Your objective: List every problem the excerpt on Rust's std::process::Command names in the 800-line Bash deployment script.

Extract provided:
Created Sun, 29 Sep 2024 19:15:00 +0000 Modified Sun, 29 Sep 2024 19:15:00 +0000

I once wrote a deployment script in Bash that grew to 800 lines with nested conditionals, string interpolation bugs, and error handling that amounted to “hope for the best.” Rewrote it in Rust using std::process::Command — same functionality, but with actual error handling and type safety. The number of failed deployments dropped to zero.

Command — The Builder

std::process::Command is a builder for spawning child processes. You construct the command, configure it, then either run it to completion or spawn it and interact with its I/O.

use std::process::Command;

fn main() {
    // Simple command — run and wait
    let output = Command::new("echo")
        .arg("Hello from Rust!")
        .output()

Data segment:
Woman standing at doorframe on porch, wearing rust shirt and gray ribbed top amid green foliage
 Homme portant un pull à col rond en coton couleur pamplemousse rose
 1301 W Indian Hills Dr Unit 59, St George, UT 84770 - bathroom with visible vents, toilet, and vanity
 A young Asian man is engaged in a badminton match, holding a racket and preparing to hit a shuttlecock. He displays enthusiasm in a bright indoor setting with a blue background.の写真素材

Answer:
- Nested conditionals
- String interpolation bugs
- Error handling that amounted to "hope for the best"